I'm not in the path of totality and have no plans to be there, but for me it would be more of a "Neptune, the Mystic" thing from Holst's _The Planets_ - about 6 or so minutes in, when the voices really start up.


----------



## brianvds (May 1, 2013)

Here, just for you:






{Runs and hides}


----------



## MarkW (Feb 16, 2015)

This is not a joke: 4'33"


----------



## Totenfeier (Mar 11, 2016)

MarkW said:


> This is not a joke: 4'33"


For the win!


----------



## Weston (Jul 11, 2008)

MarkW said:


> This is not a joke: 4'33"


This might actually be the better option.
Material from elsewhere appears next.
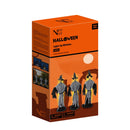 Outdoor Light Up Witches Halloween Decoration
Will the temperature change? A breeze pick up? Or will the birds cease chirping? Yes, experiencing it with all the senses may be important. I'm worried the small town may have a festival and blast country music at us. Maybe going a bit outside of town will be ideal.


----------



## hpowders (Dec 23, 2013)




----------



## Nereffid (Feb 6, 2013)

Having seen a solar eclipse several years ago, I have to say it really doesn't need a soundtrack. The awe comes built in.


----------



## nature (Jun 25, 2017)

I wouldn't spoil the moment with any music. But I would still probably be hearing the beginning of Strauss' "Also sprach Zarathustra" in my head.


----------



## wkasimer (Jun 5, 2017)

This one's pretty obvious - "Total eclipse" from Handel's Samson:


----------



## Weston (Jul 11, 2008)

Update: I have experienced totality today. Nereffid and nature are correct. No soundtrack required. That had to rank among the most awe inspiring things I've ever witnessed. I'm still fighting back tears! I'm glad I didn't try to play music.


----------



## EddieRUKiddingVarese (Jan 8, 2013)




----------



## hpowders (Dec 23, 2013)

It's too freakin' late. The eclipse is over!

Didn't you get the memo?


----------



## jegreenwood (Dec 25, 2015)

For those who ignored the warnings:


----------